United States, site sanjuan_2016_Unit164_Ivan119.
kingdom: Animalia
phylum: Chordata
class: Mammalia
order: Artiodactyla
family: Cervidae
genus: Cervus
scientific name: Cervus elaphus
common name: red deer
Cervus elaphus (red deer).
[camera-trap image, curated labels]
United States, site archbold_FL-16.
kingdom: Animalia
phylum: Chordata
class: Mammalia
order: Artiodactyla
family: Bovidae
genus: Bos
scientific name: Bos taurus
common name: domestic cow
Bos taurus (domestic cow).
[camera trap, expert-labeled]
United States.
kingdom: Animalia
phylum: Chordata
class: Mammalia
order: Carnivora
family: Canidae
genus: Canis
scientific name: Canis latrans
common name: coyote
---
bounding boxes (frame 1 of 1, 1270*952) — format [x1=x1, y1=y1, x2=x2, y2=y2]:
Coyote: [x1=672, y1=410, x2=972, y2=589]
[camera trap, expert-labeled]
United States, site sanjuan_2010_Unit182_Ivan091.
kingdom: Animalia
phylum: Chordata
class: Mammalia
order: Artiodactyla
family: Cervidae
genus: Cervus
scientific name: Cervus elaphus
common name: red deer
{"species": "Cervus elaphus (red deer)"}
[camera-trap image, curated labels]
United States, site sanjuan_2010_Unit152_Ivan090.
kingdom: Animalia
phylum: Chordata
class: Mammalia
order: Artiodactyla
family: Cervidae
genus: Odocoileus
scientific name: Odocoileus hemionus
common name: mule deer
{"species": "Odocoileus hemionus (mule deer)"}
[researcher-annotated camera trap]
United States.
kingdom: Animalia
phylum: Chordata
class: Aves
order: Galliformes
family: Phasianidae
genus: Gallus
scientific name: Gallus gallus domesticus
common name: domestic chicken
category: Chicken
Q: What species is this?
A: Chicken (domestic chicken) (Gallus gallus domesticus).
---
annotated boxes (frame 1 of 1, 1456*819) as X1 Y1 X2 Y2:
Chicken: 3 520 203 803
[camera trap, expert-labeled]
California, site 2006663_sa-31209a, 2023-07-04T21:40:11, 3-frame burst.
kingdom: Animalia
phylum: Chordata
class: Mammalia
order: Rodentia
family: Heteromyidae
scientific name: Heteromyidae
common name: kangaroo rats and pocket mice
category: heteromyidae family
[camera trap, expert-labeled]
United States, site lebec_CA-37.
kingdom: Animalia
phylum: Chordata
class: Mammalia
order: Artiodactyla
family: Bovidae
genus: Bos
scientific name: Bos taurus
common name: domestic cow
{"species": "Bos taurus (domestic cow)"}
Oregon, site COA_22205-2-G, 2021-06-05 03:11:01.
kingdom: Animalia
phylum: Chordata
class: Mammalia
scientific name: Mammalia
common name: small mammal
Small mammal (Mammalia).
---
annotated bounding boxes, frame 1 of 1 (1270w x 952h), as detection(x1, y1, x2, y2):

------------------------------------------------------------

■ Exercise prompt ■
What do the records say? Quote them all exactly.

■ Your solution ■
United States, site sanjuan_2016_Unit164_Ivan119.
kingdom: Animalia
phylum: Chordata
class: Mammalia
order: Artiodactyla
family: Cervidae
genus: Cervus
scientific name: Cervus elaphus
common name: red deer
Cervus elaphus (red deer).
[camera-trap image, curated labels]
United States, site archbold_FL-16.
kingdom: Animalia
phylum: Chordata
class: Mammalia
order: Artiodactyla
family: Bovidae
genus: Bos
scientific name: Bos taurus
common name: domestic cow
Bos taurus (domestic cow).
[camera trap, expert-labeled]
United States.
kingdom: Animalia
phylum: Chordata
class: Mammalia
order: Carnivora
family: Canidae
genus: Canis
scientific name: Canis latrans
common name: coyote
---
bounding boxes (frame 1 of 1, 1270*952) — format [x1=x1, y1=y1, x2=x2, y2=y2]:
Coyote: [x1=672, y1=410, x2=972, y2=589]
[camera trap, expert-labeled]
United States, site sanjuan_2010_Unit182_Ivan091.
kingdom: Animalia
phylum: Chordata
class: Mammalia
order: Artiodactyla
family: Cervidae
genus: Cervus
scientific name: Cervus elaphus
common name: red deer
{"species": "Cervus elaphus (red deer)"}
[camera-trap image, curated labels]
United States, site sanjuan_2010_Unit152_Ivan090.
kingdom: Animalia
phylum: Chordata
class: Mammalia
order: Artiodactyla
family: Cervidae
genus: Odocoileus
scientific name: Odocoileus hemionus
common name: mule deer
{"species": "Odocoileus hemionus (mule deer)"}
[researcher-annotated camera trap]
United States.
kingdom: Animalia
phylum: Chordata
class: Aves
order: Galliformes
family: Phasianidae
genus: Gallus
scientific name: Gallus gallus domesticus
common name: domestic chicken
category: Chicken
Q: What species is this?
A: Chicken (domestic chicken) (Gallus gallus domesticus).
---
annotated boxes (frame 1 of 1, 1456*819) as X1 Y1 X2 Y2:
Chicken: 3 520 203 803
[camera trap, expert-labeled]
California, site 2006663_sa-31209a, 2023-07-04T21:40:11, 3-frame burst.
kingdom: Animalia
phylum: Chordata
class: Mammalia
order: Rodentia
family: Heteromyidae
scientific name: Heteromyidae
common name: kangaroo rats and pocket mice
category: heteromyidae family
[camera trap, expert-labeled]
United States, site lebec_CA-37.
kingdom: Animalia
phylum: Chordata
class: Mammalia
order: Artiodactyla
family: Bovidae
genus: Bos
scientific name: Bos taurus
common name: domestic cow
{"species": "Bos taurus (domestic cow)"}
Oregon, site COA_22205-2-G, 2021-06-05 03:11:01.
kingdom: Animalia
phylum: Chordata
class: Mammalia
scientific name: Mammalia
common name: small mammal
Small mammal (Mammalia).
---
annotated bounding boxes, frame 1 of 1 (1270w x 952h), as detection(x1, y1, x2, y2):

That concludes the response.